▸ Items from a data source

▼

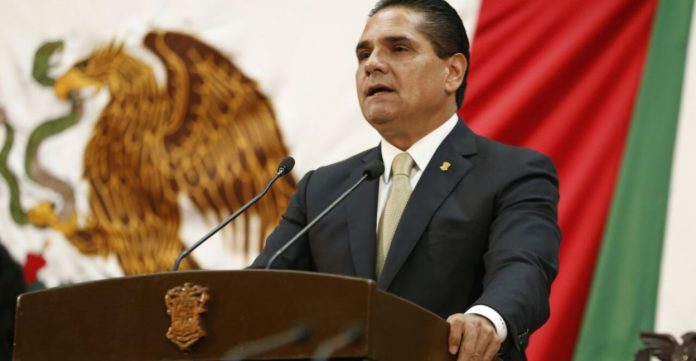 Ciudadanos piden a Silvano cumplir promesas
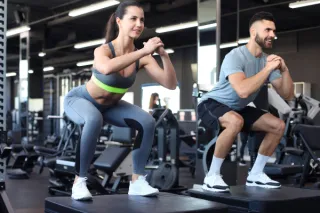 Gym Routines & Sore Feet – When to See a Podiatrist 
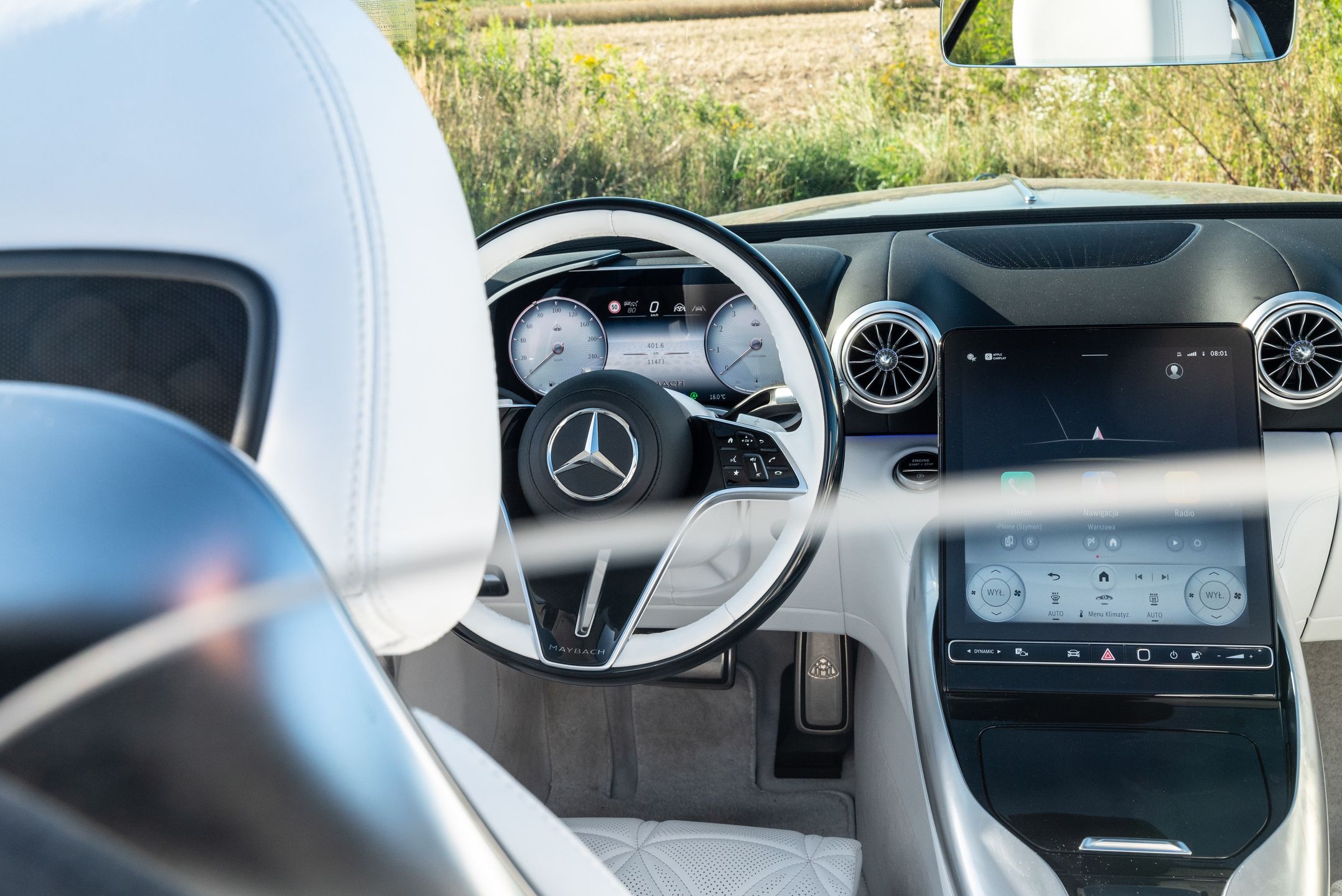 Mercedes-Maybach SL 680 Monogram Series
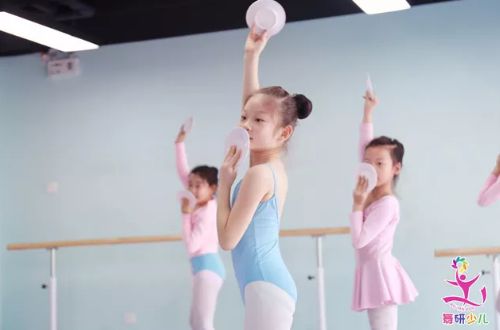 练好舞蹈的六个“懒”方法，快来Get~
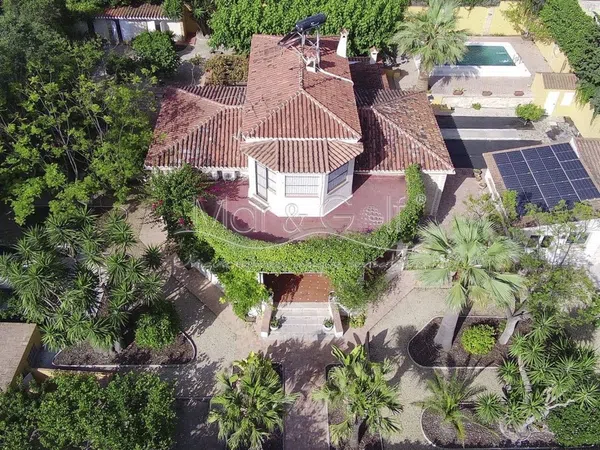 Casa o chalet independiente en Calle Doctor Fleming, Vistahermosa - Foto 1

▲

▸ What the task asks
Output a verbatim copy of the entries and skip the pictures.

▸ Answer to this exercise
 Ciudadanos piden a Silvano cumplir promesas
 Gym Routines & Sore Feet – When to See a Podiatrist 
 Mercedes-Maybach SL 680 Monogram Series
 练好舞蹈的六个“懒”方法，快来Get~
 Casa o chalet independiente en Calle Doctor Fleming, Vistahermosa - Foto 1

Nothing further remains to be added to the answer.